Sara Anderson, the large-breed foster coordinator for Secondhand Hounds, said she was contacted to take Quasi because of her love of special-needs dogs.

Born different but never knowing any other way, he seeks to please the people who have shown him kind hands and warm hearts, Anderson said in an interview with WTVR.com (this link has pictures of Quasi).

So, essentially Quasimodo is like any other dog -- he can run, jump, play fetch and expect to live a relatively normal lifespan (both in human and dog years). He's just a little funny looking, but lovable. (But then again, isn't every dog?!)

Media coverage of Quasimodo, and his short-spine status, has garnered an outpouring of attention and support. He's currently sporting an impressive 50,000 friends -- and counting -- on his Facebook page.

But Quasimodo isn't the only one recently making spine-related headlines.


Mallory Smith, an eight-year-old girl from the town of Richfield, became the first person in the state to receive a ground-breaking new treatment to help manage her Marfan syndrome. The genetic disorder is characterized by poor connective tissue pervasive throughout one's body, resulting in a variety of problems but scoliosis, or curvature of the spine, is the most common ailment.
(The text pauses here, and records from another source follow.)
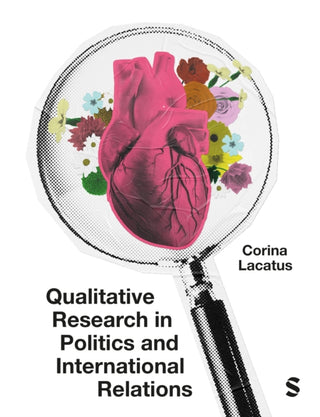 Cover image for 9781529792607 - Qualitative Research in Politics and International Relations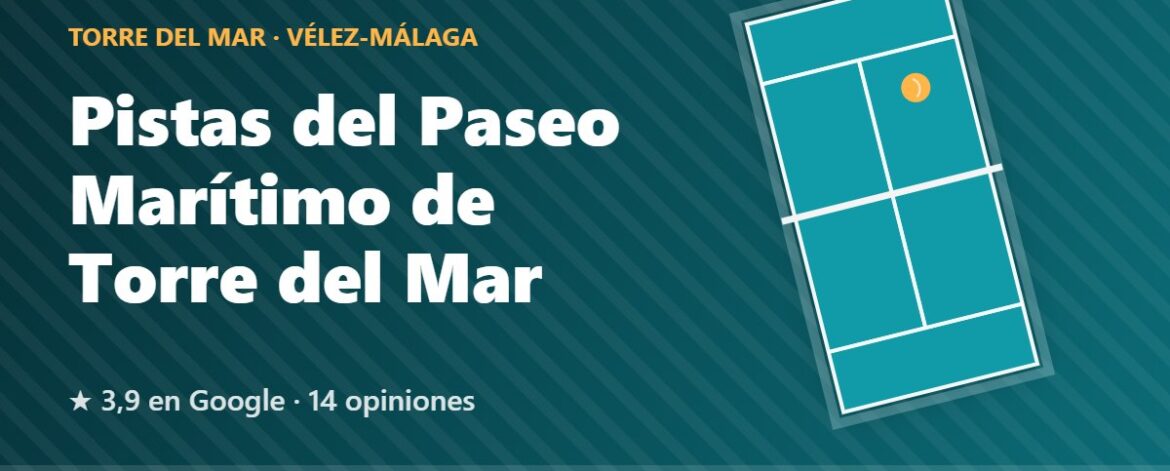 Pistas del Paseo Marítimo de Torre del Mar, pistas de pádel en Torre del Mar, Vélez-Málaga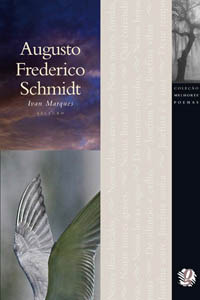 Melhores Poemas Augusto Frederico Schmidt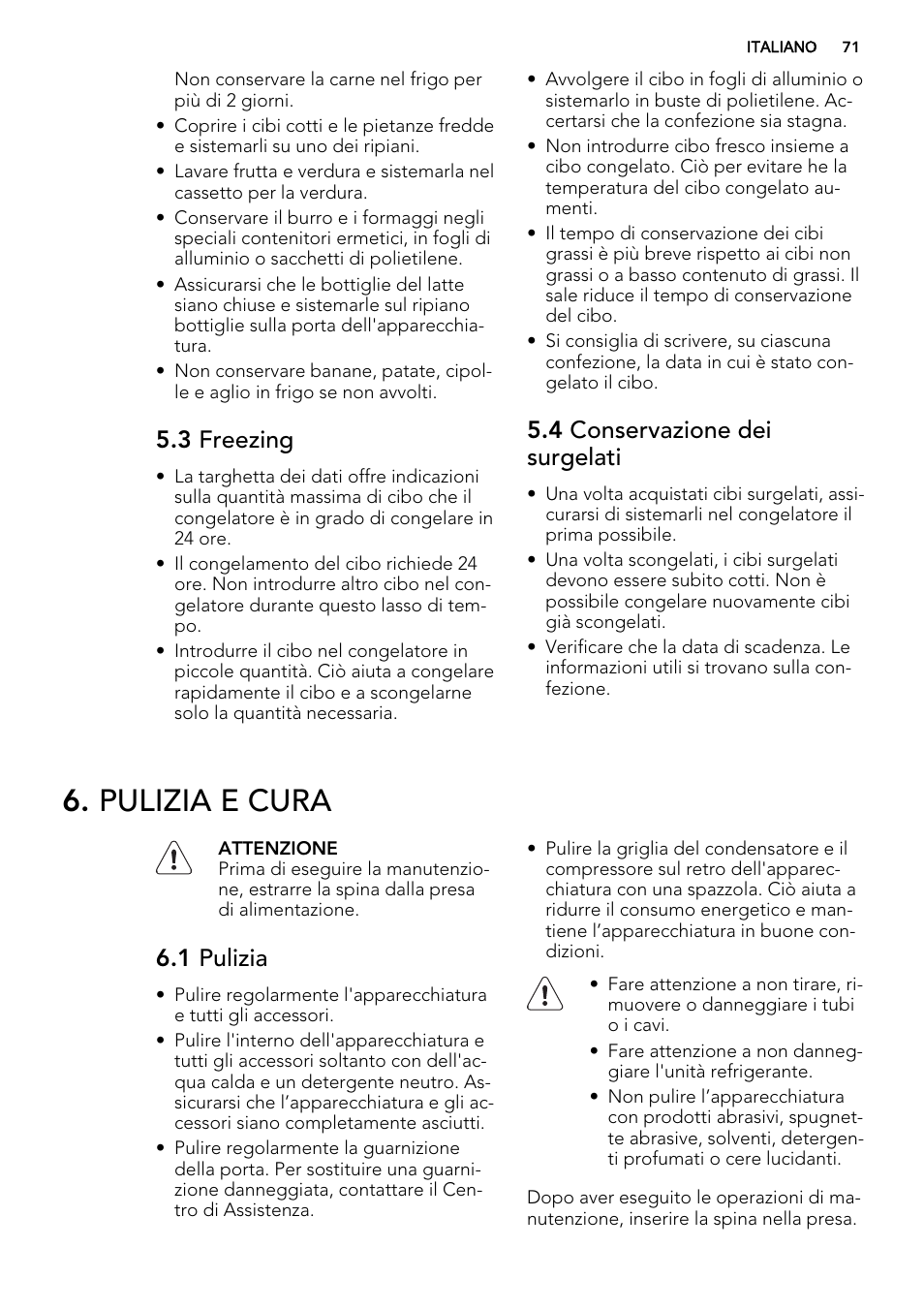 Pulizia e cura, 3 freezing, 4 conservazione dei surgelati | 1 pulizia | AEG S72300DSW1 User Manual | Page 71 / 80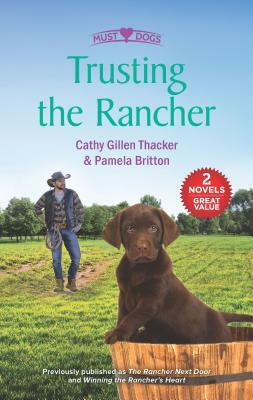 Trusting the Rancher: A 2-In-1 Collection by Cathy Gillen Thacker, Pamela Britton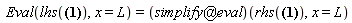 Eval(lhs(diff(diff(w(x), x), x) = F*(6*(-(1/2)*a^2/L^2+(1/3)*a^3/L^3)*x+2*a^2/L-a^3/L^2)/EI), x = L) = (`@`(simplify, eval))(rhs(diff(diff(w(x), x), x) = F*(6*(-(1/2)*a^2/L^2+(1/3)*a^3/L^3)*x+2*a^2/L-a^3/L^2)/EI), x = L)
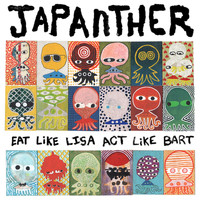 Japanther - Eat Like Lisa Act Like Bart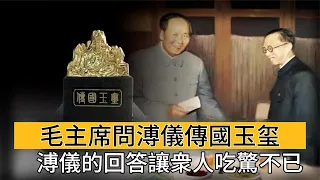 1962年毛主席問溥儀：傳國玉玺在哪，溥儀的回答讓衆人吃驚不已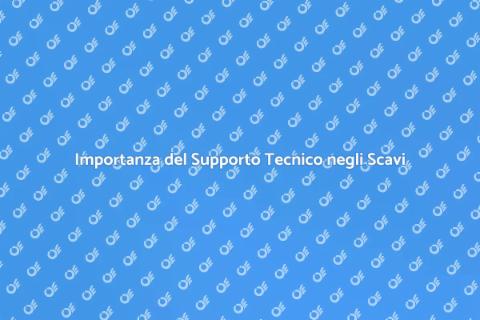 Supporto Tecnico per Scavi Efficaci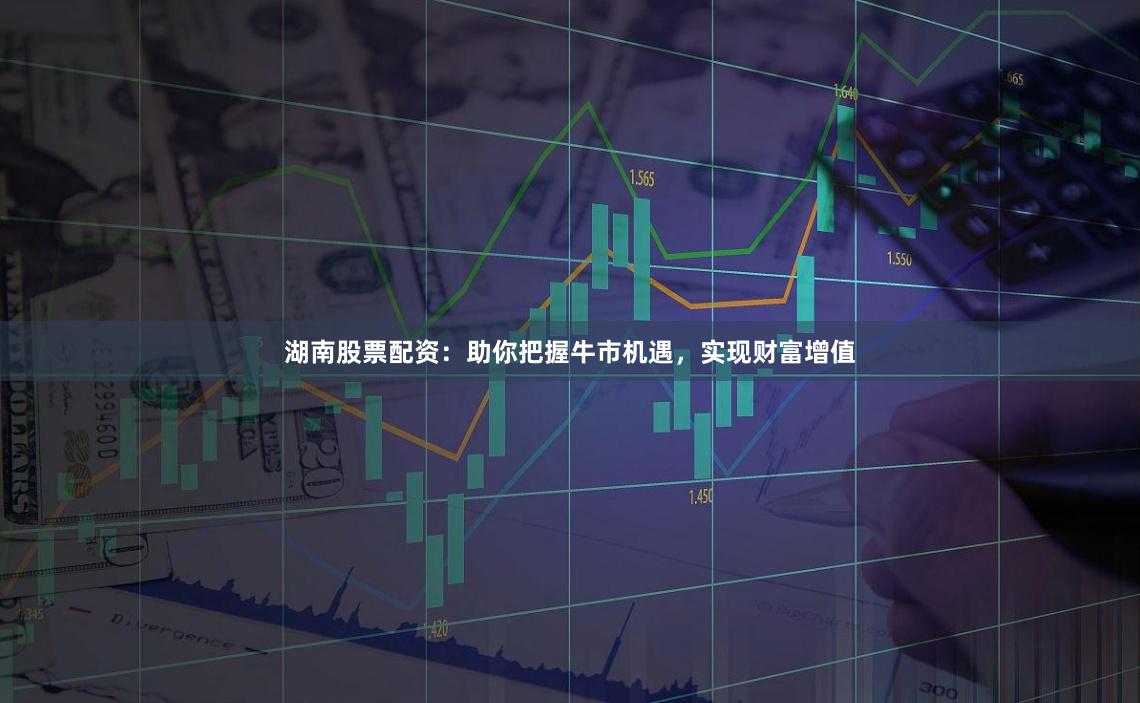 湖南股票配资：助你把握牛市机遇，实现财富增值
The treatment, called MAGEC, was approved by the Food and Drug Administration in 2014. It uses powerful, rare earth metals to facilitate the straightening of a crooked spine -- an unfortunate consequence of a Marfan diagnosis. According to its manufacturers, the metal rod used to brace the spine includes a small internal magnet, which allows the rod to be lengthened by an external controller. This means that, with the exception of the initial implant, there is no surgical maintenance involved for the patient.

According to Mallory's mother, Sandra Smith, it's proven to be a much less painful and invasive alternative to the titanium rods previously required to maintain the third grader's spinal integrity.

"There's a huge difference," Sandra tells the Journal Sentinel. "Instead of staying two to three nights in the hospital, it's a 15-minute procedure. She's not sedated. She can go about her day."

While short-spine syndrome is extremely rare and is specific to animals -- mostly dogs but it has also been seen in pigs -- Marfan syndrome is more prevalent afflicting about one in every 5,000 people.

So, there you have it. Two different, yet overlapping spine-related human interest stories from neighboring states in the northern midwest.